I know that I had said that I would talk about scarves this week, but I feel like taking a step back for a minute...and speaking from the heart. Hear me out, if you have a minute. I'll continue the style talk next week.
I’m not sure exactly where to go with this post. I have changed the direction of this so many times. But I feel the need, a pull, to speak about current events. Yes, this is a style blog, but style encompasses more than your outward appearance; it can speak volumes as to how you are emotionally. And right now... today... emotions run deep. I started off wanting to speak real talk, from my heart, about the madness surrounding us. It started earlier this week (we write our posts here a week ahead, so today is October 4) as I was sitting in the car line at my kids’ school. I noticed the flags were at half staff. And it started to make me think... How many times have we seen these flags at half staff over the past decade, or so, from tragedies, unfathomable tragedies? How many times will we see them at half staff in the years to come?

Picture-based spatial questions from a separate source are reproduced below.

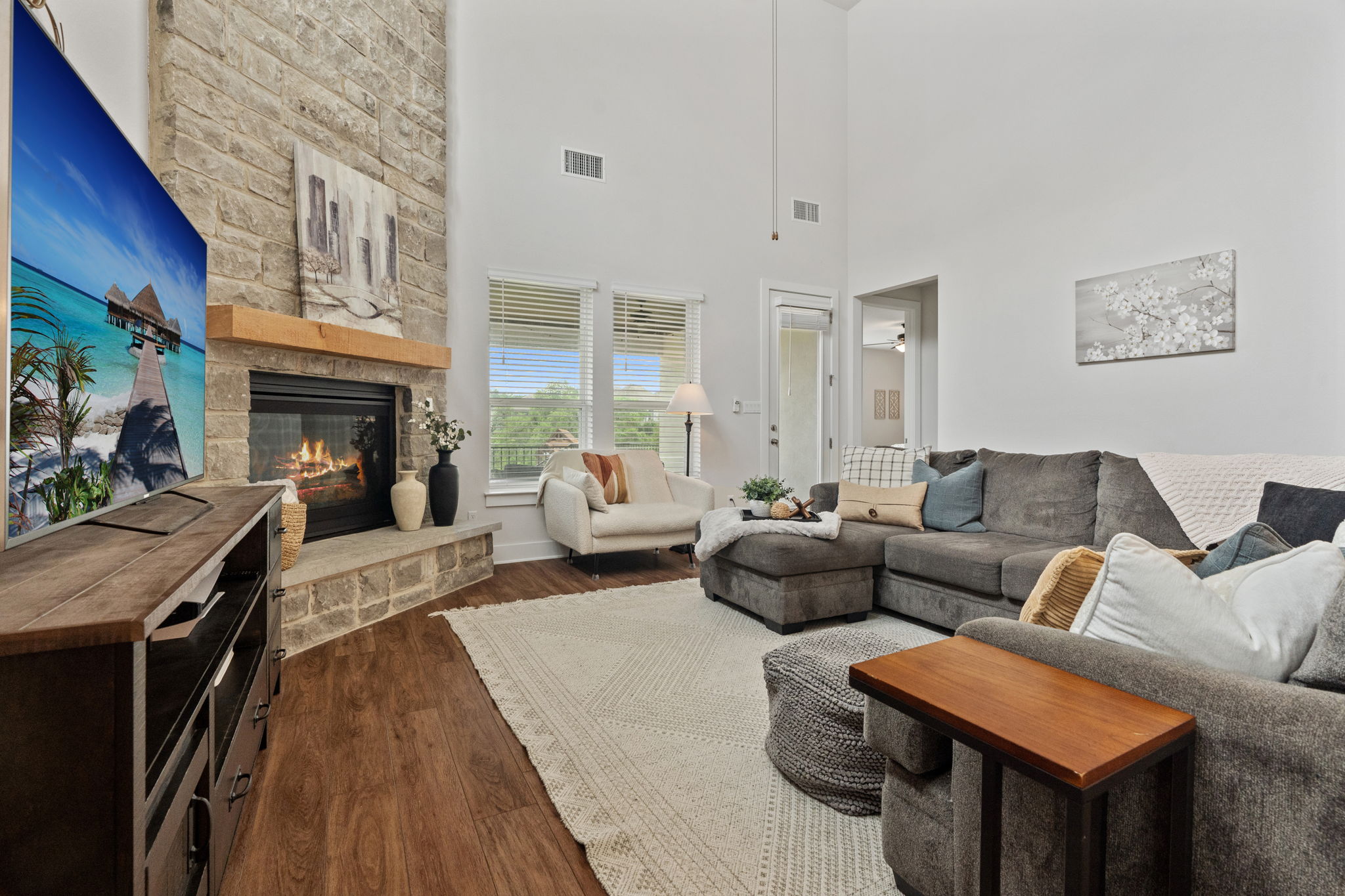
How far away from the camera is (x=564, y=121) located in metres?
4.57

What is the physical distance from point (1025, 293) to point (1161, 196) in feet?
2.93

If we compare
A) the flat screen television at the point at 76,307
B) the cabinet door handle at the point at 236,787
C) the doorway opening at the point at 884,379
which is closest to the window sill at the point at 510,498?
the flat screen television at the point at 76,307

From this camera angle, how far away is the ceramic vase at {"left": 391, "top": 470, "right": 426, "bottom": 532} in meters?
3.64

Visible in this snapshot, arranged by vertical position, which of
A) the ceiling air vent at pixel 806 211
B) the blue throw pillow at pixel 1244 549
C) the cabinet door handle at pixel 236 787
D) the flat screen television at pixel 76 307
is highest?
the ceiling air vent at pixel 806 211

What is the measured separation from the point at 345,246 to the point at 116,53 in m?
1.11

The thought of this brought tears to my eyes. I started thinking back to my childhood, and I don’t recall the flags being at half staff even half as many times as they are now. Back in my day, it was a big deal to see them flying that way. We’d all whisper and wonder who died...it would be a concern, a question that needed an answer. But now, now it’s almost as if it's become so commonplace that no one questions it. Do we still wonder who died...or is it now more about how many died?

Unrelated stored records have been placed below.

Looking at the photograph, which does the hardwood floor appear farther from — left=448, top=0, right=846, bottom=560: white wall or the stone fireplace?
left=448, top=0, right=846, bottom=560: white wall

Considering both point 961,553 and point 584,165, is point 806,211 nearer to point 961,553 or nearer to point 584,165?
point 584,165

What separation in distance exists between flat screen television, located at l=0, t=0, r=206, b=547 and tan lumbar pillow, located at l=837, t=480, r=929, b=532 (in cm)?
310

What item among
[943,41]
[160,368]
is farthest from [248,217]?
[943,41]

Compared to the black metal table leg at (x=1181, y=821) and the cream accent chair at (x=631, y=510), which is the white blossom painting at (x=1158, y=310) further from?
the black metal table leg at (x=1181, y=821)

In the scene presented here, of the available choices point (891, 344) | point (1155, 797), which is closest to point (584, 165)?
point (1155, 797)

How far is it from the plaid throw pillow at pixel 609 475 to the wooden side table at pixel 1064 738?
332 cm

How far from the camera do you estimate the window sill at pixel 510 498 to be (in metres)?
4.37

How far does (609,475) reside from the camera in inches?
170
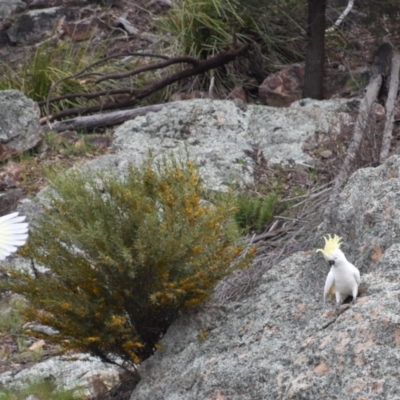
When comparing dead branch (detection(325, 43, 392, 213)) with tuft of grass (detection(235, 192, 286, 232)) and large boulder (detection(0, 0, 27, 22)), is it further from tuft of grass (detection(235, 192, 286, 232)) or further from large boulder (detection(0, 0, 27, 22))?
large boulder (detection(0, 0, 27, 22))

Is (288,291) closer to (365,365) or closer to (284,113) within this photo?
(365,365)

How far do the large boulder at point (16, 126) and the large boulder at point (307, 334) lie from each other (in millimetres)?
4120

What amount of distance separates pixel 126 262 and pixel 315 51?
16.3ft

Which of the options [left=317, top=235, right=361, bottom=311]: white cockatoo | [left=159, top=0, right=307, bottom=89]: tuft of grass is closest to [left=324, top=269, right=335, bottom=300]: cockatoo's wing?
[left=317, top=235, right=361, bottom=311]: white cockatoo

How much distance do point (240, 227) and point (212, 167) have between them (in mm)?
1151

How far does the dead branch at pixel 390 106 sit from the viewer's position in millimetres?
6660

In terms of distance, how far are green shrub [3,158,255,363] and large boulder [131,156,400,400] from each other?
6.4 inches

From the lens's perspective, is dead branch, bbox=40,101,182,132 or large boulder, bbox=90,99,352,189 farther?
dead branch, bbox=40,101,182,132

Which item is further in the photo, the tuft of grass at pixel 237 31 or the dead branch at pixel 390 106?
the tuft of grass at pixel 237 31

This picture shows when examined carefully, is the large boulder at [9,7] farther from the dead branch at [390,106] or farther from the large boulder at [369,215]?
the large boulder at [369,215]

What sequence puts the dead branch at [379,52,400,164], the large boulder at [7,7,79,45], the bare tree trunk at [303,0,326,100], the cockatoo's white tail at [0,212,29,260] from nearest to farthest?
the cockatoo's white tail at [0,212,29,260]
the dead branch at [379,52,400,164]
the bare tree trunk at [303,0,326,100]
the large boulder at [7,7,79,45]

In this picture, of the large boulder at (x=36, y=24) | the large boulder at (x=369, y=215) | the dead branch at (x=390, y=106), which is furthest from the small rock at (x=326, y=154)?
the large boulder at (x=36, y=24)

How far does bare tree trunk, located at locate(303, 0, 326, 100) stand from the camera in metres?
8.67

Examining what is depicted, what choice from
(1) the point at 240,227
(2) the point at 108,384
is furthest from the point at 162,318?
(1) the point at 240,227
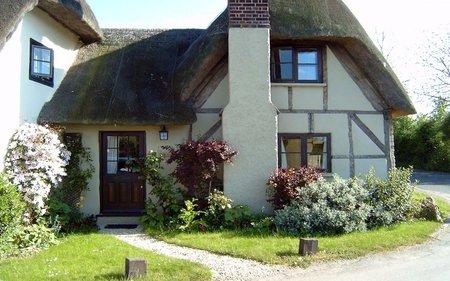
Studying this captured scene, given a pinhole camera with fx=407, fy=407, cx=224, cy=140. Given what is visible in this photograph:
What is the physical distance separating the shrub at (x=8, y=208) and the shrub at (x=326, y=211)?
485 centimetres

I don’t want to get very political here. What I do want to do is just talk about what a moment brings. In that moment, as I sat there staring at the flag, listening to my kids acting crazy in the back of the car... in that exact moment, everything was silent. I could almost hear the flag as it whipped in the breeze. And I thought to myself, how many times has one of the school officials had to come out here and lower it? How sad is that job, to lower a flag in a display of a nation in mourning? The weight of knowing that millions of flags across the country are flying at the same height, half as high and equally heavy with sadness.

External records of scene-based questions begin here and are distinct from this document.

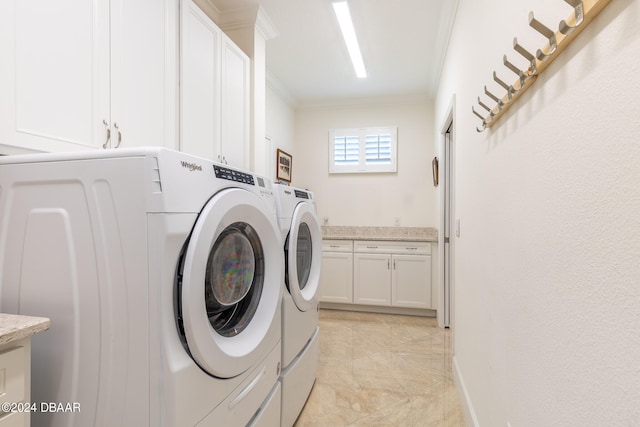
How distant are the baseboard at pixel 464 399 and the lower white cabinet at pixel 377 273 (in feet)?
4.57

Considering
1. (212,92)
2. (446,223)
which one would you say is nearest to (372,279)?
(446,223)

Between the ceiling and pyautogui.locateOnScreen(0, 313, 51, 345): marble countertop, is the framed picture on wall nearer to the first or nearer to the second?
the ceiling

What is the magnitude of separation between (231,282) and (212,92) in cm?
139

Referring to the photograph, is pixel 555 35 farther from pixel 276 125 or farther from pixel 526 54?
pixel 276 125

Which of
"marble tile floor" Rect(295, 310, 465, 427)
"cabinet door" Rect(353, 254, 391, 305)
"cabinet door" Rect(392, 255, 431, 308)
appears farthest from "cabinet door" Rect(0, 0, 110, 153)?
"cabinet door" Rect(392, 255, 431, 308)

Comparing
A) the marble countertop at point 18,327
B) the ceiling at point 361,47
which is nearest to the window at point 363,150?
the ceiling at point 361,47

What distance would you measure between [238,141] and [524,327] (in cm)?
202

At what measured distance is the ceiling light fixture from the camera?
2.29 meters

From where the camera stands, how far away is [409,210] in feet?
13.4

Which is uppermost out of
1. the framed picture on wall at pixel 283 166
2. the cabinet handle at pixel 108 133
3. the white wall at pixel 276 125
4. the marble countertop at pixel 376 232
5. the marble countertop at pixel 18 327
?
the white wall at pixel 276 125

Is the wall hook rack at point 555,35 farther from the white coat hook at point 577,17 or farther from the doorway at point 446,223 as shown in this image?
the doorway at point 446,223

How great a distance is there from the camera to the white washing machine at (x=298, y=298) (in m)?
1.59

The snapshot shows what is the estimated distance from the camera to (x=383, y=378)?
7.32ft

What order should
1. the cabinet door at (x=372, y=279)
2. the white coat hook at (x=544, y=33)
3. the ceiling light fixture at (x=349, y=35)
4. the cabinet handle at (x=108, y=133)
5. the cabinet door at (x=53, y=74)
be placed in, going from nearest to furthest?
the white coat hook at (x=544, y=33)
the cabinet door at (x=53, y=74)
the cabinet handle at (x=108, y=133)
the ceiling light fixture at (x=349, y=35)
the cabinet door at (x=372, y=279)
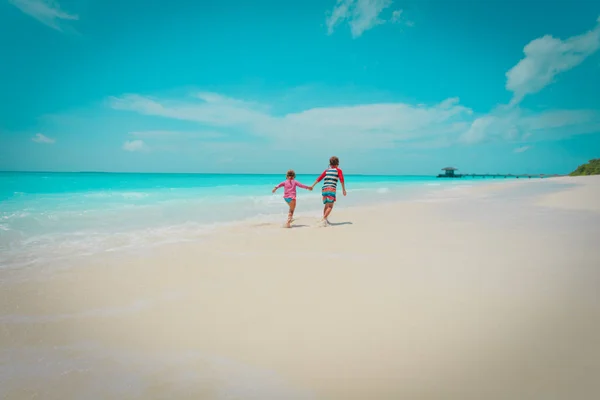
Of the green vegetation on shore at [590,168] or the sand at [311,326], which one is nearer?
the sand at [311,326]

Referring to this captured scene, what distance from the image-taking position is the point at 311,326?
2.77 m

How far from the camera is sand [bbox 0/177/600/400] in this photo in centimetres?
208

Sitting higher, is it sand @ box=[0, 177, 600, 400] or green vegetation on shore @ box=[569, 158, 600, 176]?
green vegetation on shore @ box=[569, 158, 600, 176]

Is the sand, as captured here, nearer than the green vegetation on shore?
Yes

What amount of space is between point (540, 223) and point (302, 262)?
6.86 meters

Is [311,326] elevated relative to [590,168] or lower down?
lower down

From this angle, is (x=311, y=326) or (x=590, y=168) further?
(x=590, y=168)

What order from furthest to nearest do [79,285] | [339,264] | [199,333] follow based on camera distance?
[339,264] < [79,285] < [199,333]

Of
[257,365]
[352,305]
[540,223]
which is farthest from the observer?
[540,223]

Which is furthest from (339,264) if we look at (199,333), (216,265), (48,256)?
(48,256)

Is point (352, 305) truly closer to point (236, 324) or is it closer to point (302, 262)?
point (236, 324)

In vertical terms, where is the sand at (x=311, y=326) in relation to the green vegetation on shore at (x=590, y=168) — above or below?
below

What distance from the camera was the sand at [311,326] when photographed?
2.08 m

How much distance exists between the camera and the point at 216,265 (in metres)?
4.72
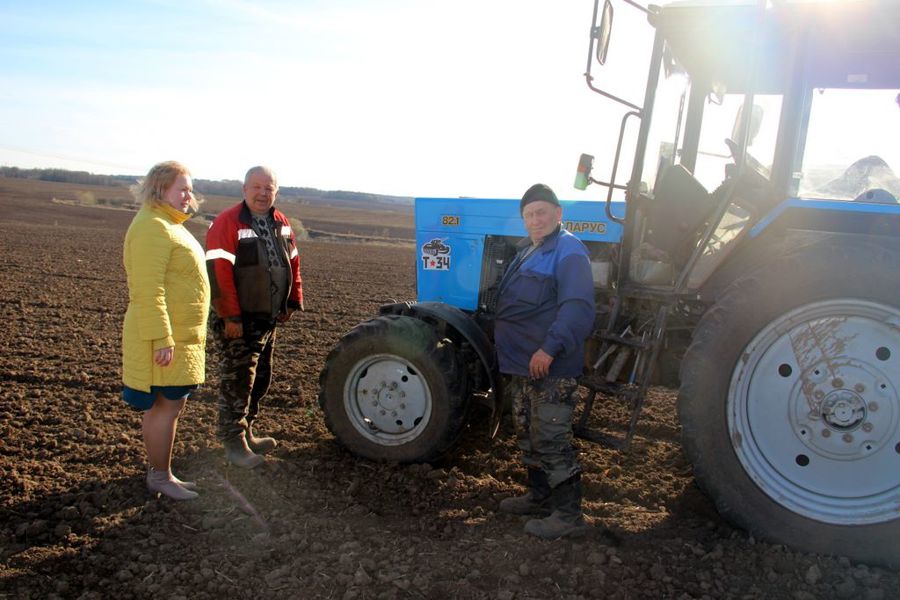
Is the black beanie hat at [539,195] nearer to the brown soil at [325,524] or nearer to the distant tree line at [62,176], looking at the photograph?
the brown soil at [325,524]

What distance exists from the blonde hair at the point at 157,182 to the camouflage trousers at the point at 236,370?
865 millimetres

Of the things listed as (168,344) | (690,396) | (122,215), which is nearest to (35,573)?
(168,344)

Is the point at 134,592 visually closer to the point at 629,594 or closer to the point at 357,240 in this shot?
the point at 629,594

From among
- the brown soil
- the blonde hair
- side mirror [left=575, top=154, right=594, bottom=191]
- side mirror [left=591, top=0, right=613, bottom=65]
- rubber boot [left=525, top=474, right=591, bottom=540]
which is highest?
side mirror [left=591, top=0, right=613, bottom=65]

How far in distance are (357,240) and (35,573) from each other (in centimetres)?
2888

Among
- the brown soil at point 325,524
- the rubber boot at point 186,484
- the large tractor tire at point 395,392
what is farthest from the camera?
the large tractor tire at point 395,392

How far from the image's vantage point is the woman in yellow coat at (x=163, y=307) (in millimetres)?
3277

And then in that moment, I realized that there must also be someone that comes back out to raise it, after a given amount of time. Someone has to return the flag to full staff. As that flag rises, the question becomes how do we rise? How does the nation rise like the flag? If only there was a simple answer, a simple solution to end the madness. But there isn’t. Unlike the flag, we as a nation, are not attached to a pully mechanism that helps lift us. We must become the pully for each other. We must lift each other up, embrace the wind as it whips us, and figure out how to never allow us to be lowered again.